TASK TO COMPLETE | Put every non-blank line of the items below into a numbered list, leaving out the blank lines.

ITEMS |
—————

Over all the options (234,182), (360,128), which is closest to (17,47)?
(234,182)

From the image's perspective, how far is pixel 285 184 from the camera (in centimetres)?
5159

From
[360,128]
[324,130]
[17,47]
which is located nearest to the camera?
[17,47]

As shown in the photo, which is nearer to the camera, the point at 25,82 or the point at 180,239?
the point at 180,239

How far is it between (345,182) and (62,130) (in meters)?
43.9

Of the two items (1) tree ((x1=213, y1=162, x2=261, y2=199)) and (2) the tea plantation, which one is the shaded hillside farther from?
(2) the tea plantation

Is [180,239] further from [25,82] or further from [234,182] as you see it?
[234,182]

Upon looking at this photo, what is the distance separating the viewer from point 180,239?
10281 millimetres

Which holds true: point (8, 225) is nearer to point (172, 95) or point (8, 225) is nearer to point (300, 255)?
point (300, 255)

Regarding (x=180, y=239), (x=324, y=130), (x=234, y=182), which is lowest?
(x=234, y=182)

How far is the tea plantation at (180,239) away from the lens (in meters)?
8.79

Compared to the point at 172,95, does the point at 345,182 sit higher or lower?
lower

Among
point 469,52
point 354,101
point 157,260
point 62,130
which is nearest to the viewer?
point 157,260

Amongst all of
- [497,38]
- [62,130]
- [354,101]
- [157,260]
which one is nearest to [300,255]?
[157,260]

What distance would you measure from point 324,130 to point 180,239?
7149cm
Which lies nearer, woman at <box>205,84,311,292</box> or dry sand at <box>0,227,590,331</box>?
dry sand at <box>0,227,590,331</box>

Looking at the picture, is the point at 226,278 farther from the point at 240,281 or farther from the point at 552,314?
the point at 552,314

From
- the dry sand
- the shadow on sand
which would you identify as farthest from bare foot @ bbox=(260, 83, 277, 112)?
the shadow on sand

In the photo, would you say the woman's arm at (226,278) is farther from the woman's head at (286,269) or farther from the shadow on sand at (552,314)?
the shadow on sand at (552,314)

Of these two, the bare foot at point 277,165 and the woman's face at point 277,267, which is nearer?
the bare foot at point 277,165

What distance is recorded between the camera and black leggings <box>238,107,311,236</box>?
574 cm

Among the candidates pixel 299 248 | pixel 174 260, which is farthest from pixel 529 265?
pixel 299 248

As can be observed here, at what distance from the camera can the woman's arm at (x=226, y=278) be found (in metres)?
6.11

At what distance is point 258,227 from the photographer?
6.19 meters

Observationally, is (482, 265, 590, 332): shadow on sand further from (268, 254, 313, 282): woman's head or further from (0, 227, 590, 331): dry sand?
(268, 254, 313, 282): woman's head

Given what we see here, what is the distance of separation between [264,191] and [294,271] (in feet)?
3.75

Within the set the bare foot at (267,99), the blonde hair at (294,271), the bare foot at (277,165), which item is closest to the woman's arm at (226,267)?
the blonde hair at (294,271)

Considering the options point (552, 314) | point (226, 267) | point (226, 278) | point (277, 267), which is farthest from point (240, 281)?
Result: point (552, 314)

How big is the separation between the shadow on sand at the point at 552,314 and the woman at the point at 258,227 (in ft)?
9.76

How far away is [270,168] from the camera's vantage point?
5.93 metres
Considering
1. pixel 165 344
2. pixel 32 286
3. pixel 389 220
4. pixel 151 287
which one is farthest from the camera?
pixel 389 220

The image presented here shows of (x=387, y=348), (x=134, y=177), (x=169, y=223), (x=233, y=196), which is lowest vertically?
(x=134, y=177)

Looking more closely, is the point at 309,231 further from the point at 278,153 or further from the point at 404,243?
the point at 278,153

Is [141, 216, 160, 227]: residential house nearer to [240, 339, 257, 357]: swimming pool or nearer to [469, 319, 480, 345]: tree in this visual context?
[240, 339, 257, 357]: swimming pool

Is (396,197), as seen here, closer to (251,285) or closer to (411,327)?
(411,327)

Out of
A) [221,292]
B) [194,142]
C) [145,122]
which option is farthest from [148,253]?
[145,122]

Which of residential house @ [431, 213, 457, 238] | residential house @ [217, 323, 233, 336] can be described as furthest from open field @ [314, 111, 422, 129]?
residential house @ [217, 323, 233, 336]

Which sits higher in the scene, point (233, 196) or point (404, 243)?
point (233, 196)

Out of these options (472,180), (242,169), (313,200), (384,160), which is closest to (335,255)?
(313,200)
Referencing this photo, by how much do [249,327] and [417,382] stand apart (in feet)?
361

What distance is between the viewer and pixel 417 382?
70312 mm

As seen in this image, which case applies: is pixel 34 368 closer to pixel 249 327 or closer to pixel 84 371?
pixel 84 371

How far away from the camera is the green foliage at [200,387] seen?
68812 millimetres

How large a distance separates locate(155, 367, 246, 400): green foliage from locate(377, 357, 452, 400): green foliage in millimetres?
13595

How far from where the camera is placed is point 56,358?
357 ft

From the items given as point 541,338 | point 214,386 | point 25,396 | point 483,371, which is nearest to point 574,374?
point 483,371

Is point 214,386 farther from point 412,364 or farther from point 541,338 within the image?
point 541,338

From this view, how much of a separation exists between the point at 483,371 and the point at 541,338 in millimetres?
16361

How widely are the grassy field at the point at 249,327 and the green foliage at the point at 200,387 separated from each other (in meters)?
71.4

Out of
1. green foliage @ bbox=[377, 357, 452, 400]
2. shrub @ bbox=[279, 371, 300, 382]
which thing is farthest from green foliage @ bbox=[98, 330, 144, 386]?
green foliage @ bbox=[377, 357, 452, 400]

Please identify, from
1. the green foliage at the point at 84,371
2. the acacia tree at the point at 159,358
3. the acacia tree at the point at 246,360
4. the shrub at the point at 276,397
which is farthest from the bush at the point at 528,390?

—————

RESULT OF THE TASK |
1. Over all the options (234,182), (360,128), which is closest to (17,47)?
2. (234,182)
3. From the image's perspective, how far is pixel 285 184 from the camera (in centimetres)?
4. 5159
5. From
6. [360,128]
7. [324,130]
8. [17,47]
9. which is located nearest to the camera?
10. [17,47]
11. As shown in the photo, which is nearer to the camera, the point at 25,82 or the point at 180,239?
12. the point at 180,239
13. How far is it between (345,182) and (62,130) (in meters)?
14. 43.9
15. Of the two items (1) tree ((x1=213, y1=162, x2=261, y2=199)) and (2) the tea plantation, which one is the shaded hillside farther from?
16. (2) the tea plantation
17. Is [180,239] further from [25,82] or further from [234,182] as you see it?
18. [234,182]
19. Upon looking at this photo, what is the distance separating the viewer from point 180,239?
20. 10281 millimetres
21. Which holds true: point (8, 225) is nearer to point (172, 95) or point (8, 225) is nearer to point (300, 255)?
22. point (300, 255)
23. Regarding (x=180, y=239), (x=324, y=130), (x=234, y=182), which is lowest?
24. (x=234, y=182)
25. How far is the tea plantation at (180,239) away from the lens (in meters)?
26. 8.79
27. Compared to the point at 172,95, does the point at 345,182 sit higher or lower?
28. lower
29. Among
30. point 469,52
31. point 354,101
32. point 157,260
33. point 62,130
34. which is nearest to the viewer?
35. point 157,260
36. Amongst all of
37. - [497,38]
38. - [62,130]
39. - [354,101]
40. - [157,260]
41. which one is nearest to [300,255]?
42. [157,260]
43. What distance would you measure from point 324,130 to point 180,239?
44. 7149cm
45. Which lies nearer, woman at <box>205,84,311,292</box> or dry sand at <box>0,227,590,331</box>?
46. dry sand at <box>0,227,590,331</box>
47. Looking at the picture, is the point at 226,278 farther from the point at 240,281 or farther from the point at 552,314?
48. the point at 552,314
49. From
50. - the dry sand
51. - the shadow on sand
52. which would you identify as farthest from bare foot @ bbox=(260, 83, 277, 112)?
53. the shadow on sand
54. In the photo, would you say the woman's arm at (226,278) is farther from the woman's head at (286,269) or farther from the shadow on sand at (552,314)?
55. the shadow on sand at (552,314)
56. Of these two, the bare foot at point 277,165 and the woman's face at point 277,267, which is nearer?
57. the bare foot at point 277,165
58. What distance is recorded between the camera and black leggings <box>238,107,311,236</box>?
59. 574 cm
60. Among the candidates pixel 299 248 | pixel 174 260, which is farthest from pixel 529 265?
61. pixel 299 248
62. As can be observed here, at what distance from the camera can the woman's arm at (x=226, y=278) be found (in metres)?
63. 6.11
64. At what distance is point 258,227 from the photographer?
65. 6.19 meters
66. Observationally, is (482, 265, 590, 332): shadow on sand further from (268, 254, 313, 282): woman's head or further from (0, 227, 590, 331): dry sand?
67. (268, 254, 313, 282): woman's head
68. Given what we see here, what is the distance of separation between [264,191] and [294,271] (in feet)?
69. 3.75
70. Within the set the bare foot at (267,99), the blonde hair at (294,271), the bare foot at (277,165), which item is closest to the woman's arm at (226,267)?
71. the blonde hair at (294,271)
72. Considering the options point (552, 314) | point (226, 267) | point (226, 278) | point (277, 267), which is farthest from point (240, 281)?
73. Result: point (552, 314)
74. How big is the separation between the shadow on sand at the point at 552,314 and the woman at the point at 258,227 (in ft)?
75. 9.76
76. How far away is [270,168] from the camera's vantage point?
77. 5.93 metres
78. Considering
79. 1. pixel 165 344
80. 2. pixel 32 286
81. 3. pixel 389 220
82. 4. pixel 151 287
83. which one is farthest from the camera?
84. pixel 389 220
85. The image presented here shows of (x=387, y=348), (x=134, y=177), (x=169, y=223), (x=233, y=196), which is lowest vertically?
86. (x=134, y=177)
87. Looking more closely, is the point at 309,231 further from the point at 278,153 or further from the point at 404,243?
88. the point at 278,153
89. Is [141, 216, 160, 227]: residential house nearer to [240, 339, 257, 357]: swimming pool or nearer to [469, 319, 480, 345]: tree in this visual context?
90. [240, 339, 257, 357]: swimming pool
91. Is (396,197), as seen here, closer to (251,285) or closer to (411,327)?
92. (411,327)
93. Out of
94. A) [221,292]
95. B) [194,142]
96. C) [145,122]
97. which option is farthest from [148,253]?
98. [145,122]
99. Which of residential house @ [431, 213, 457, 238] | residential house @ [217, 323, 233, 336] can be described as furthest from open field @ [314, 111, 422, 129]?
100. residential house @ [217, 323, 233, 336]
101. Which sits higher in the scene, point (233, 196) or point (404, 243)?
102. point (233, 196)
103. Out of these options (472,180), (242,169), (313,200), (384,160), which is closest to (335,255)?
104. (313,200)
105. Referencing this photo, by how much do [249,327] and [417,382] stand apart (in feet)?
106. 361
107. What distance is between the viewer and pixel 417 382?
108. 70312 mm
109. As seen in this image, which case applies: is pixel 34 368 closer to pixel 249 327 or closer to pixel 84 371?
110. pixel 84 371
111. How far away from the camera is the green foliage at [200,387] seen?
112. 68812 millimetres
113. How large a distance separates locate(155, 367, 246, 400): green foliage from locate(377, 357, 452, 400): green foliage in millimetres?
114. 13595
115. How far from where the camera is placed is point 56,358?
116. 357 ft
117. From the items given as point 541,338 | point 214,386 | point 25,396 | point 483,371, which is nearest to point 574,374?
118. point 483,371
119. Is point 214,386 farther from point 412,364 or farther from point 541,338 within the image?
120. point 541,338
121. From this view, how much of a separation exists between the point at 483,371 and the point at 541,338 in millimetres?
122. 16361
123. How widely are the grassy field at the point at 249,327 and the green foliage at the point at 200,387 separated from each other (in meters)?
124. 71.4
125. Out of
126. 1. green foliage @ bbox=[377, 357, 452, 400]
127. 2. shrub @ bbox=[279, 371, 300, 382]
128. which thing is farthest from green foliage @ bbox=[98, 330, 144, 386]?
129. green foliage @ bbox=[377, 357, 452, 400]
130. Please identify, from
131. 1. the green foliage at the point at 84,371
132. 2. the acacia tree at the point at 159,358
133. 3. the acacia tree at the point at 246,360
134. 4. the shrub at the point at 276,397
135. which is farthest from the bush at the point at 528,390?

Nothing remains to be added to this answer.